Interlocuteurs possibles selon le sujet :
assureur, CMA, expert-comptable ou conseil fiscal, organisme de prévention, médecine du travail, France Travail/Immersion Facilitée, CFA, collectivité ou services compétents.
31. SOURCES ET RÉFÉRENCES DATÉES
Références consultées le 18 septembre 2026 :
— Code de l’artisanat, article L121-1 : entretien et réparation des véhicules terrestres à moteur soumis à qualification professionnelle ou contrôle effectif et permanent d’une personne qualifiée.
https://www.legifrance.gouv.fr/codes/id/LEGISCTA000047362236
— INRS, ED 6282, Réparation et entretien des véhicules automobiles légers : prévention des risques, ponts élévateurs, circulation, équipements et atelier.
https://www.inrs.fr/media.html?refINRS=ED+6282
— Service-Public, responsabilité d’une association et de ses dirigeants.
https://www.service-public.fr/particuliers/vosdroits/F1130
— Immersion Facilitée, conditions d’accueil des PMSMP et obligations de la structure d’accueil.
https://aide.immersion-facile.beta.gouv.fr/fr/article/ma-structure-peut-elle-accueillir-des-immersions-professionnelles-1ccin58/
https://aide.immersion-facile.beta.gouv.fr/fr/article/entreprise-quelles-sont-les-obligations-liees-a-la-signature-dune-convention-nqtyr0/
— Agence du Service Civique, valeurs et fondamentaux : complémentarité et non-substitution aux salariés, bénévoles et stagiaires.
https://www.service-civique.gouv.fr/comprendre-le-service-civique/valeurs-et-fondamentaux
ARTICULATIONS AVEC LES AUTRES PÔLES
Ces renvois évitent de dupliquer les règles spécialisées. Lorsque l’activité franchit la frontière indiquée, appliquer le guide du pôle référent.
— Guide du pôle 10 — Logistique / Véhicules / Matériel partagé : pour les véhicules utilitaires, tournées, manutention et transport de biens.
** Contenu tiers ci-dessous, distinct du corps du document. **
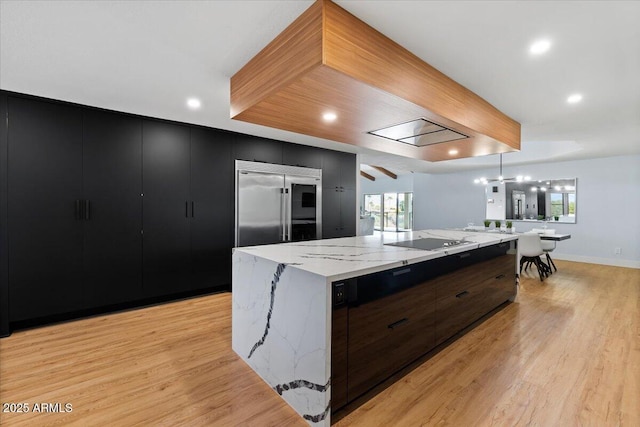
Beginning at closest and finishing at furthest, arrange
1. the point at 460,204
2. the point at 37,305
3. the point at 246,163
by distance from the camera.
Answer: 1. the point at 37,305
2. the point at 246,163
3. the point at 460,204

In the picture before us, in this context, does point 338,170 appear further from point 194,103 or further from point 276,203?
point 194,103

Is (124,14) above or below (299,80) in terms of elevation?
above

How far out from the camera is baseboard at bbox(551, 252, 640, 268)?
5.76 m

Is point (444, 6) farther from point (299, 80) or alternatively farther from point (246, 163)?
point (246, 163)

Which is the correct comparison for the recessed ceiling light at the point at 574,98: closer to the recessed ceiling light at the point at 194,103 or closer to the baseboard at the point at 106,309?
the recessed ceiling light at the point at 194,103

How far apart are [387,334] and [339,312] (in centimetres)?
51

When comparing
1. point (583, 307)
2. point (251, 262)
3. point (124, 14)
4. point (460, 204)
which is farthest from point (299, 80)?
point (460, 204)

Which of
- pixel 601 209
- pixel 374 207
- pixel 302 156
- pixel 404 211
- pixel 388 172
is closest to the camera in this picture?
pixel 302 156

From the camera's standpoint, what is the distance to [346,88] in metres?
1.86

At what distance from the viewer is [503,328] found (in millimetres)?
2871

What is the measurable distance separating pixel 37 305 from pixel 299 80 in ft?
11.0

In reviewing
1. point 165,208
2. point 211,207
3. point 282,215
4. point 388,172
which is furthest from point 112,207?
point 388,172

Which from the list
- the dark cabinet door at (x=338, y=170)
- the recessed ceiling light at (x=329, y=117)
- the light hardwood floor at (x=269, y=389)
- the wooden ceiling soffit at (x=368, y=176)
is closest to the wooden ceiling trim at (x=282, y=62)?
the recessed ceiling light at (x=329, y=117)

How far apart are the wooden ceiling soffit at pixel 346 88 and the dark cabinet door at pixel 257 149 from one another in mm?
1648
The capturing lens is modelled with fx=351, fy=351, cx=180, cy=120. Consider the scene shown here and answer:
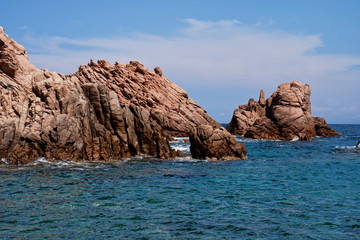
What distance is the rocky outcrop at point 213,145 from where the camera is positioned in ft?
132

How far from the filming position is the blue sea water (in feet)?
46.6

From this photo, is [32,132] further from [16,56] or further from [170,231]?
[170,231]

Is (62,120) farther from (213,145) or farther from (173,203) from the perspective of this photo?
(173,203)

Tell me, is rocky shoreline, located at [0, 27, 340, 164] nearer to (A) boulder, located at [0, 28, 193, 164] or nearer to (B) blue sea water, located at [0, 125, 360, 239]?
(A) boulder, located at [0, 28, 193, 164]

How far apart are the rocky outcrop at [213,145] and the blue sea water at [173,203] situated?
8.73 m

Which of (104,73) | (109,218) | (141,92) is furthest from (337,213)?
(104,73)

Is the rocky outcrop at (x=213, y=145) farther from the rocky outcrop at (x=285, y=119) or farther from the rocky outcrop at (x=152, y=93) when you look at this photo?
the rocky outcrop at (x=285, y=119)

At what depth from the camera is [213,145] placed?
4044cm

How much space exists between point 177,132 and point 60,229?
2755 inches

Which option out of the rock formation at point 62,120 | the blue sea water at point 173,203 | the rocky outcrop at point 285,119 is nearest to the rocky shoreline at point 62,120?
the rock formation at point 62,120

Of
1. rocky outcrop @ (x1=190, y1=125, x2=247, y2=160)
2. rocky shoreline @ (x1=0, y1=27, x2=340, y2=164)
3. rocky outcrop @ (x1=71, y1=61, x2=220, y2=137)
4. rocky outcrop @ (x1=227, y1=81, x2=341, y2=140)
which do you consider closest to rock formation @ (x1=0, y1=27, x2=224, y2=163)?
rocky shoreline @ (x1=0, y1=27, x2=340, y2=164)

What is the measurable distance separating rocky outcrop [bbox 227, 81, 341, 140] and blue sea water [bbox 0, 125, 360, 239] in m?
58.1

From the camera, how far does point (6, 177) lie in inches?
994

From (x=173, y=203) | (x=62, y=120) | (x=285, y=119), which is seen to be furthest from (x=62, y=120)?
(x=285, y=119)
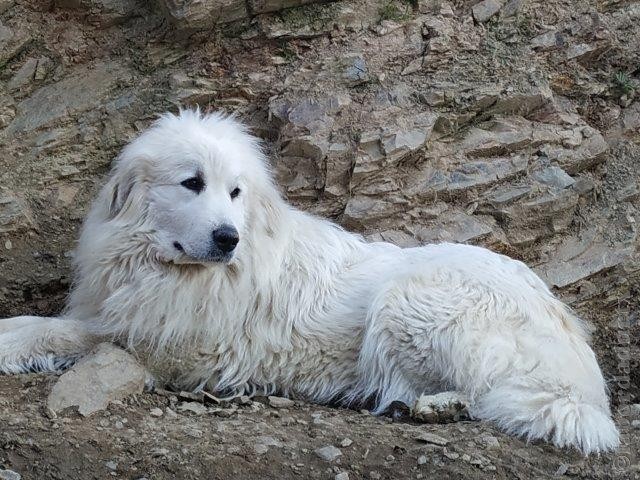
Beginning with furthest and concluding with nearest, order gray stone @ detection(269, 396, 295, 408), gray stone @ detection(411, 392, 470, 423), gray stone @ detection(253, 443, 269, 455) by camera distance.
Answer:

— Guide du pôle 13 — Sport / Activité physique / Plein air : lorsque la mobilité devient pratique sportive, sortie encadrée ou activité physique.
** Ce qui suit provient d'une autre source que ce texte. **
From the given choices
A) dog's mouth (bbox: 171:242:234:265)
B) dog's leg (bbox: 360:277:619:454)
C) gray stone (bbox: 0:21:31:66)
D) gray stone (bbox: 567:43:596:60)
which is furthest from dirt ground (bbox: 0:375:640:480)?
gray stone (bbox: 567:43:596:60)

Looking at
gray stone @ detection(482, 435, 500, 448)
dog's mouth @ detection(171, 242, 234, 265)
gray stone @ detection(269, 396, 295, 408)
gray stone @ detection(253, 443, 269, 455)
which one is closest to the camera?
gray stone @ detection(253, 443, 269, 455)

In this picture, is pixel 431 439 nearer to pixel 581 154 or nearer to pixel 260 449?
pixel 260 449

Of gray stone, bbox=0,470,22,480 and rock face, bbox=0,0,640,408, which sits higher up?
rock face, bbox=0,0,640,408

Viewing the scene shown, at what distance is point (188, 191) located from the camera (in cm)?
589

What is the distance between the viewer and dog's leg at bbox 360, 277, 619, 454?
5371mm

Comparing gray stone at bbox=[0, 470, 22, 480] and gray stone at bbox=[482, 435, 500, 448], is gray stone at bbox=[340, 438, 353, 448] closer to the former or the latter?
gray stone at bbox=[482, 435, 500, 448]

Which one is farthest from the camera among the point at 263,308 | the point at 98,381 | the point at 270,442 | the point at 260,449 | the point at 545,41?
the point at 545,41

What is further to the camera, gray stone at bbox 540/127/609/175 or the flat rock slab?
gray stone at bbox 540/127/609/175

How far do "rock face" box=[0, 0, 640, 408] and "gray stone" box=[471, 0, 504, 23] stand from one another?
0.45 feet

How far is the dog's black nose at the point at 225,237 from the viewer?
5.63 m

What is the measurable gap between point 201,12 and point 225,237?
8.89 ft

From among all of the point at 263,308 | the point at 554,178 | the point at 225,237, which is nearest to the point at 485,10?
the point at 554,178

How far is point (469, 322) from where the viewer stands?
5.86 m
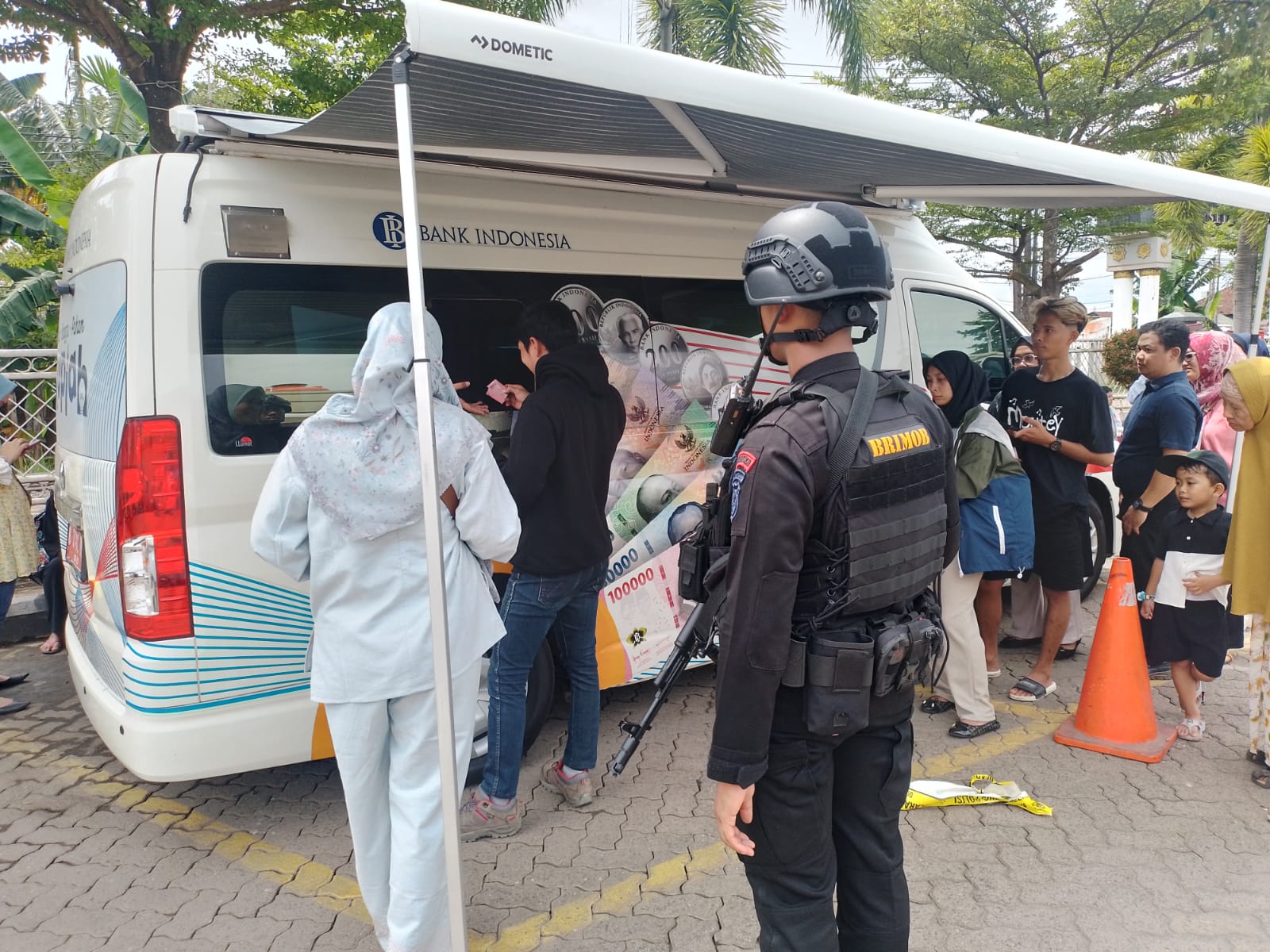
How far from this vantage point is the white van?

— Guide du pôle 16 — Santé / Prévention / Accès aux soins : pour la mobilité liée à l’accès aux soins et l’orientation santé.
Note de lecture — Cette fiche terrain est un outil de collecte et de décision. Une case cochée ne vaut ni autorisation réglementaire, ni validation de qualification, ni accord d’assurance. Les seuils juridiques et les conditions d’ouverture sont ceux exposés dans le corps principal.